Consignes:
1. Traduisez en anglais, s'il vous plaît, cette phrase de l'article sur le banc de l'équipe nationale algérienne : « Un entretien entre le futur entraîneur et le président de la Fédération algérienne de football (FAF) était prévu hier soir ou au plus tard ce jeudi. »
2. Rédigez la suite de l'article sur le banc de l'équipe nationale algérienne, à partir de sa dernière phrase.

Extrait du document:
──────
Algérie

La FAF a-t-elle renoncé à un entraîneur étranger ?

Le feuilleton autour du banc de l’équipe nationale algérienne touche à sa fin, avec un choix qui ne provient pas des rangs européens. D’après plusieurs sources fiables, Brahim Hemdani est pressenti pour prendre les rênes de la sélection, en collaboration avec Anthar Yahia.

Un entretien entre le futur entraîneur et le président de la Fédération algérienne de football (FAF) était prévu hier soir ou au plus tard ce jeudi. Cette rencontre a pour but de lui présenter officiellement l’offre de diriger l’équipe nationale A, avec un contrat à durée limitée.

Si Hemdani donne son accord, une deuxième phase de négociations s’ouvrira, axée sur les conditions de travail et la gestion du groupe national. Bien que rien ne soit encore signé, les tendances actuelles laissent entrevoir une issue favorable.
──────
Données à examiner:
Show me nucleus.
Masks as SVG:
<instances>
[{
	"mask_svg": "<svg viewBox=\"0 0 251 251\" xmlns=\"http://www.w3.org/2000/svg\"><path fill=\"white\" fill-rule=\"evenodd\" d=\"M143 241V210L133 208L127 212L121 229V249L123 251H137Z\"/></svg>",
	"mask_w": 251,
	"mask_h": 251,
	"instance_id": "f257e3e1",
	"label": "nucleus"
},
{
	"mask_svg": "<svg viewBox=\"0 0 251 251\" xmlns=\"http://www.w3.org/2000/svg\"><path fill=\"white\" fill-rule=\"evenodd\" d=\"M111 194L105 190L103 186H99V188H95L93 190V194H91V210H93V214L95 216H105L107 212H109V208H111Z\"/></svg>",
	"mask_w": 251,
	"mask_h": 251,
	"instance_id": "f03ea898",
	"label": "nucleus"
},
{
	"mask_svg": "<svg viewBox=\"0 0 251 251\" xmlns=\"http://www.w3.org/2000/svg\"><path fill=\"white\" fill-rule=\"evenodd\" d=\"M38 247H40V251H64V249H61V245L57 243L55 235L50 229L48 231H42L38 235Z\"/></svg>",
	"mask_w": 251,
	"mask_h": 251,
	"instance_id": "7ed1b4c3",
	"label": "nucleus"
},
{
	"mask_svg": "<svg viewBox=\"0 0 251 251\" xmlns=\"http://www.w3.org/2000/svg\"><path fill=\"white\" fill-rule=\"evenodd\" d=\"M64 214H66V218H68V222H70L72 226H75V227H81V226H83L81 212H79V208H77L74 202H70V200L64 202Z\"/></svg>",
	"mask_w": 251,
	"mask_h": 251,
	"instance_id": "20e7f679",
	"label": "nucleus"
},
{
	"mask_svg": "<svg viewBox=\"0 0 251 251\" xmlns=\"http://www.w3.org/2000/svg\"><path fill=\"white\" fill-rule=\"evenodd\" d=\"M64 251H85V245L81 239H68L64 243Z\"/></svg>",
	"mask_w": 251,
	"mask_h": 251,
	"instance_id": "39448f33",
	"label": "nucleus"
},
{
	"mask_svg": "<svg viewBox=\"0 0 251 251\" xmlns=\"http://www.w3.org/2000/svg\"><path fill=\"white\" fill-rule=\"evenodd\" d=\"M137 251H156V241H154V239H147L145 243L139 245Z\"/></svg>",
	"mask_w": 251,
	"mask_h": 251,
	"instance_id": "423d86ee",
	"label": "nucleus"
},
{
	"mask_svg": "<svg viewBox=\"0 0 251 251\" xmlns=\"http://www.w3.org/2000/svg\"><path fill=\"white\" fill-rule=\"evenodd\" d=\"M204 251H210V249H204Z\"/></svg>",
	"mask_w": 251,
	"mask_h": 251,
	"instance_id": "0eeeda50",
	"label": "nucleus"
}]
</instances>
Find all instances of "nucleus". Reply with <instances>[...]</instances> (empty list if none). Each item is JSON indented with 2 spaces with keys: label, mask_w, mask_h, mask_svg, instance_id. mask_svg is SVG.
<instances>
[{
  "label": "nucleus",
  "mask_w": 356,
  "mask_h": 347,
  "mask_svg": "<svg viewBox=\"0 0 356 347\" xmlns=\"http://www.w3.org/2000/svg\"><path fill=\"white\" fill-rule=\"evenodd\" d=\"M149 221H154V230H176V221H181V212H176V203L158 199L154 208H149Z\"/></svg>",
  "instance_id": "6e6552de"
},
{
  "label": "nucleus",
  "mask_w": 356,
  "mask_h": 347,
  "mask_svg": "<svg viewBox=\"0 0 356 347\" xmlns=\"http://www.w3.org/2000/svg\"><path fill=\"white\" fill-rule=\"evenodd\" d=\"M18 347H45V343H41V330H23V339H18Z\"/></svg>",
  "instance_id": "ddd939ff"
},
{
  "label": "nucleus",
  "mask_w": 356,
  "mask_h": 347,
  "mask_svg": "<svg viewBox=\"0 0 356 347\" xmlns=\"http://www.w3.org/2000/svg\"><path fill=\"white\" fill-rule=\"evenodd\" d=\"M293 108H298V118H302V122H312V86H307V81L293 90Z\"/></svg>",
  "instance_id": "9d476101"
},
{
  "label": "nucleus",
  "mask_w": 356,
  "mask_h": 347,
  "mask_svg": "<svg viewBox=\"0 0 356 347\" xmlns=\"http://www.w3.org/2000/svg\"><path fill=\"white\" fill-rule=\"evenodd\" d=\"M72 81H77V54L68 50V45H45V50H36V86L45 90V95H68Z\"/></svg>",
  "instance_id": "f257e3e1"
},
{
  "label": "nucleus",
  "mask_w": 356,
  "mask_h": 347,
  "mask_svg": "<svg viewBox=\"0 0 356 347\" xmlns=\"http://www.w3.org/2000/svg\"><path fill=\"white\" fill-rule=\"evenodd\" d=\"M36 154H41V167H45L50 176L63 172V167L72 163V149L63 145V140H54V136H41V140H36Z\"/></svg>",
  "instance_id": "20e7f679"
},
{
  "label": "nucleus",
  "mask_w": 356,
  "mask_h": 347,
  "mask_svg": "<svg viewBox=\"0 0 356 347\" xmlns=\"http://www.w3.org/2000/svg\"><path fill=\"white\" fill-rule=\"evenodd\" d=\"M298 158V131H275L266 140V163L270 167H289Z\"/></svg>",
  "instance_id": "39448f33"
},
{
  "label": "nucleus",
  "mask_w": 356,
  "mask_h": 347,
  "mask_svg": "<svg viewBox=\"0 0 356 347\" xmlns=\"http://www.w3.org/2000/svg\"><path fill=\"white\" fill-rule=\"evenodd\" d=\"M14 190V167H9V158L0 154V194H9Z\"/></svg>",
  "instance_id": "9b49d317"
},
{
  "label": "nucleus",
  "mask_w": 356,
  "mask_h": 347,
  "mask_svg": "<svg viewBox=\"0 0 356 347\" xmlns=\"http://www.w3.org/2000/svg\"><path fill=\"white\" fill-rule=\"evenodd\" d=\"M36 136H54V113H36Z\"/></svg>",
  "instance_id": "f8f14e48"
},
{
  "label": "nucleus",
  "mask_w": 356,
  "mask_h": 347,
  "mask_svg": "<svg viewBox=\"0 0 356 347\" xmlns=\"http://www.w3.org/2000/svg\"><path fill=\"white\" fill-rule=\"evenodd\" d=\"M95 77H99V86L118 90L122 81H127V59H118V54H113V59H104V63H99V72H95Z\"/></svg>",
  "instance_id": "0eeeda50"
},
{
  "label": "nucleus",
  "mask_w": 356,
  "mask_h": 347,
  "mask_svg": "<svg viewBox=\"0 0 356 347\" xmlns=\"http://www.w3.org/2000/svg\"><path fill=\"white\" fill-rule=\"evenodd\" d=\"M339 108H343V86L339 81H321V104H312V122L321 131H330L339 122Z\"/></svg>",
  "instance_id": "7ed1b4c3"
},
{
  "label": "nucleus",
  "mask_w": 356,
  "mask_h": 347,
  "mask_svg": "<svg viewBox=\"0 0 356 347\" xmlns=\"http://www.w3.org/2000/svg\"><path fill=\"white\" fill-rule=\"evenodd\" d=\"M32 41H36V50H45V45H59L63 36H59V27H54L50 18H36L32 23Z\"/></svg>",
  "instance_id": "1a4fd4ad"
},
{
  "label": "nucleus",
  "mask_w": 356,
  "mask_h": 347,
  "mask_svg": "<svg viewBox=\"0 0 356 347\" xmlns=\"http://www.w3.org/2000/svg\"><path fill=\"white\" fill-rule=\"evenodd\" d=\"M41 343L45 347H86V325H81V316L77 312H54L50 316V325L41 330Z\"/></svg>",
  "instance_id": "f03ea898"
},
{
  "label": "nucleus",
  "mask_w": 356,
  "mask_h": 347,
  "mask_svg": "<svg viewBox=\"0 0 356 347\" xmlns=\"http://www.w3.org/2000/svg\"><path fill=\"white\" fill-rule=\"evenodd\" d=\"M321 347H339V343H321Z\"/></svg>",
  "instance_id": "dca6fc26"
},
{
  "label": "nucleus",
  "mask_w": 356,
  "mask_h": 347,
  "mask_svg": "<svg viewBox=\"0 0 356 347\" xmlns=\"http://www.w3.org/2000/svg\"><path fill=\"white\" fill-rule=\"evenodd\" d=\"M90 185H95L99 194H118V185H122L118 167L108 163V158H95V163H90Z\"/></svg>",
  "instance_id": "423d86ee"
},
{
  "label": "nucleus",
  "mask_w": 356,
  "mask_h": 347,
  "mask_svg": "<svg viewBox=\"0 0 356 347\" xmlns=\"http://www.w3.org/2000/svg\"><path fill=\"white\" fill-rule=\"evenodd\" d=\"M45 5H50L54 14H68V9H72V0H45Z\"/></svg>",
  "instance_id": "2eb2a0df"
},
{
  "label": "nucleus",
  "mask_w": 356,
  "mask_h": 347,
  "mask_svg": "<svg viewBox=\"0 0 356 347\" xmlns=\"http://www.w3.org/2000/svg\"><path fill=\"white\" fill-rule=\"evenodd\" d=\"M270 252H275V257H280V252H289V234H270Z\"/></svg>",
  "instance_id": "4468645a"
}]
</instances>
──────
Réponses:
1. A meeting between the future coach and the president of the Algerian Football Federation (FAF) was scheduled for last night or, at the latest, this Thursday.

2.
À Dely Brahim, les préparatifs pour le prochain cycle sont déjà en cours. La priorité est de renouveler l’effectif, en mettant l’accent sur l’intégration de jeunes talents du championnat local ainsi que sur les binationaux qui pourraient renforcer les rangs des Verts.

Le choix de Brahim Hemdani repose sur des arguments solides, comme le souligne le média « Winwin ». D’une part, son parcours en tant que joueur, ayant évolué à un niveau élevé avec un leadership avéré à Marseille et aux Glasgow Rangers, ainsi que sa détention de la licence UEFA Pro, le plus haut diplôme d’entraîneur en Europe. D’autre part, sa récente victoire à la tête des espoirs lors du tournoi méditerranéen a rassuré les dirigeants, confirmant sa capacité à gérer une équipe et à obtenir des résultats.

Cette option pour un entraîneur local était envisagée depuis plusieurs semaines, notamment avec le nom d’Anthar Yahia qui circulait après l’élimination de l’équipe au Mondial. Le duo se retrouve finalement associé, bien que dans un ordre différent de celui prévu cet été.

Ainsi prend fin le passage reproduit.